• 5 min de lectura
  • por

Brunete planea multiplicar su población con 17.500 nuevas viviendas

Ricardo Rubio Español.News

Publicado por Ricardo Rubio

Brunete planea multiplicar su población con 17.500 nuevas viviendas Español.News
Brunete planea multiplicar su población con 17.500 nuevas viviendas

El Ayuntamiento de Brunete impulsa un plan urbanístico que podría elevar la población local de 11.000 a más de 60.000 habitantes. El proyecto reactiva debates sobre vivienda, movilidad y sostenibilidad en la región.

El municipio de Brunete, situado a 30 kilómetros de la Puerta del Sol, se prepara para una transformación radical. El Ayuntamiento ha reactivado un ambicioso plan urbanístico que contempla la construcción de 17.572 viviendas, lo que podría elevar la población local de los actuales 11.287 habitantes a cerca de 63.000 en los próximos años. Esta expansión, bautizada como Nuevo Brunete, responde a la presión demográfica y a la falta de vivienda asequible en Madrid capital, según datos municipales.

Las obras ya han comenzado en la zona más próxima a la capital, donde el movimiento de tierras marca el inicio de un proceso que cambiará la fisonomía del municipio. El proyecto, liderado por la alcaldesa Mar Nicolás, incluye un 42,4% de vivienda protegida y busca atraer a familias, jóvenes y emprendedores. Sin embargo, la magnitud del desarrollo ha generado inquietud entre los vecinos y la oposición, que temen una pérdida del carácter rural y un aumento de la dependencia del coche.

Brunete no es el único municipio de la Comunidad de Madrid que apuesta por el crecimiento acelerado. Localidades como El Molar, Paracuellos de Jarama y Tres Cantos también han presentado planes para multiplicar su parque residencial y absorber parte de la demanda que Madrid no puede cubrir. Este fenómeno recuerda a la expansión vivida durante la burbuja inmobiliaria, cuando muchos proyectos quedaron paralizados tras la crisis de 2008.

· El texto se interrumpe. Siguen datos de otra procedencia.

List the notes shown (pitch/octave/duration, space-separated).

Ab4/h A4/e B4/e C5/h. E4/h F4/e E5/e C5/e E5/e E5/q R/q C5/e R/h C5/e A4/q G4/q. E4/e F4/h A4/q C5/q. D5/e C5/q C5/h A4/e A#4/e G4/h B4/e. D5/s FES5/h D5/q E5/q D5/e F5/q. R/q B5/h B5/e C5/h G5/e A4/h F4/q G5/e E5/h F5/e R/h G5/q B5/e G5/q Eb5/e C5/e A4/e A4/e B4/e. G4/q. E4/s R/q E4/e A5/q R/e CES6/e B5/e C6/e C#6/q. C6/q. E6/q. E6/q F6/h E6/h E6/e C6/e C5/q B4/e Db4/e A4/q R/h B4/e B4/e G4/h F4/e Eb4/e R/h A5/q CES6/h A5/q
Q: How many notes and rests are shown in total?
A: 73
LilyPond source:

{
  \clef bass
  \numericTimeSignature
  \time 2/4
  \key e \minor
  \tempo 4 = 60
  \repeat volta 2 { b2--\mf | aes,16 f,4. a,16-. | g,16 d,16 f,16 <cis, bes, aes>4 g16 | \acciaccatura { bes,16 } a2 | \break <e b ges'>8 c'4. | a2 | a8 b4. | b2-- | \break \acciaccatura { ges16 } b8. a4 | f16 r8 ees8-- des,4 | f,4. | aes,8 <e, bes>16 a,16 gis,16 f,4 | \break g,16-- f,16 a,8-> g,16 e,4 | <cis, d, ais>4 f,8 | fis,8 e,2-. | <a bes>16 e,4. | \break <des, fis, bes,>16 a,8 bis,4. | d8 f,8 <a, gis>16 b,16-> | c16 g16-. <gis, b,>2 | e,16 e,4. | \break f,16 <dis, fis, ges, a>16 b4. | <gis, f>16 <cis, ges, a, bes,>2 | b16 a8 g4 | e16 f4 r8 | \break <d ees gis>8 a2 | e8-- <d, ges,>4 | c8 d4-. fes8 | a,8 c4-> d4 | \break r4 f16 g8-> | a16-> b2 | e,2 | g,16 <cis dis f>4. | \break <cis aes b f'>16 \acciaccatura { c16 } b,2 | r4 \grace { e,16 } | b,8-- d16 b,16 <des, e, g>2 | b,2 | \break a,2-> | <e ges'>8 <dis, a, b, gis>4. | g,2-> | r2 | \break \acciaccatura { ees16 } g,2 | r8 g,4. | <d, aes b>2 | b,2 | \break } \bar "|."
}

El debate sobre el modelo de desarrollo se intensifica ante la inminente aprobación de una nueva ley del suelo en Madrid, que podría facilitar la urbanización de terrenos naturales. Organizaciones ecologistas y urbanistas advierten sobre el riesgo de crear nuevas ciudades dormitorio y la posible pérdida de espacios verdes. El discurso político que impulsa la idea de un "Madrid DF" competitivo a nivel global añade presión a los municipios del entorno.

En las calles de Brunete, la llegada de inmobiliarias y el inicio de las obras ya se hacen notar, aunque la vida cotidiana mantiene su ritmo pausado. Algunos residentes ven en el proyecto una oportunidad para revitalizar el pueblo, mientras otros temen la masificación y el encarecimiento de la vivienda. La experiencia de municipios como Boadilla del Monte, donde el desarrollo disparó los precios y la demanda de servicios, alimenta el escepticismo local.

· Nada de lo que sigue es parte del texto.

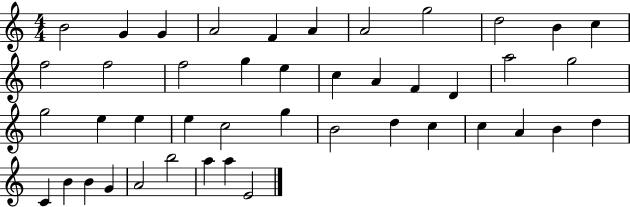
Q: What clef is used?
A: treble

La falta de infraestructuras de transporte público, como Cercanías, y la insuficiencia de servicios básicos preocupan a la oposición y a plataformas vecinales. Temen que el crecimiento no sea sostenible y que se repitan los problemas de movilidad y saturación vividos en otras zonas del área metropolitana. El Ayuntamiento prevé que la construcción se extienda durante 15 o 20 años, pero la incertidumbre sobre los plazos y la viabilidad del proyecto persiste entre los habitantes.

El caso de Brunete se enmarca en una tendencia más amplia de expansión urbana en la Comunidad de Madrid, donde la presión sobre el mercado inmobiliario y la búsqueda de alternativas fuera de la capital están reconfigurando el mapa residencial. En este contexto, la gestión de los nuevos desarrollos y la capacidad de los municipios para adaptarse a los cambios serán determinantes para el futuro de la región. La situación recuerda a otras crisis recientes en municipios españoles, como la evacuación organizada en Bédar tras un grave incendio, donde la respuesta local fue clave para afrontar el impacto, según se relata en un reportaje sobre la gestión municipal en situaciones de emergencia.

En la actualidad, los precios de la vivienda en Brunete siguen siendo más bajos que en municipios vecinos como Boadilla o Villanueva de la Cañada, con pisos de segunda mano entre 200.000 y 400.000 euros y chalés que alcanzan los 700.000 euros. Sin embargo, la evolución del mercado dependerá del ritmo de las nuevas construcciones y de la capacidad del municipio para mantener su identidad y calidad de vida en medio de un crecimiento sin precedentes.

La experiencia de Brunete ilustra los retos y dilemas que enfrentan muchos municipios del entorno de Madrid: equilibrar la necesidad de vivienda asequible con la preservación del entorno y la calidad de los servicios públicos. El desenlace de este proceso marcará el futuro de la localidad y servirá de referencia para otras zonas en transformación.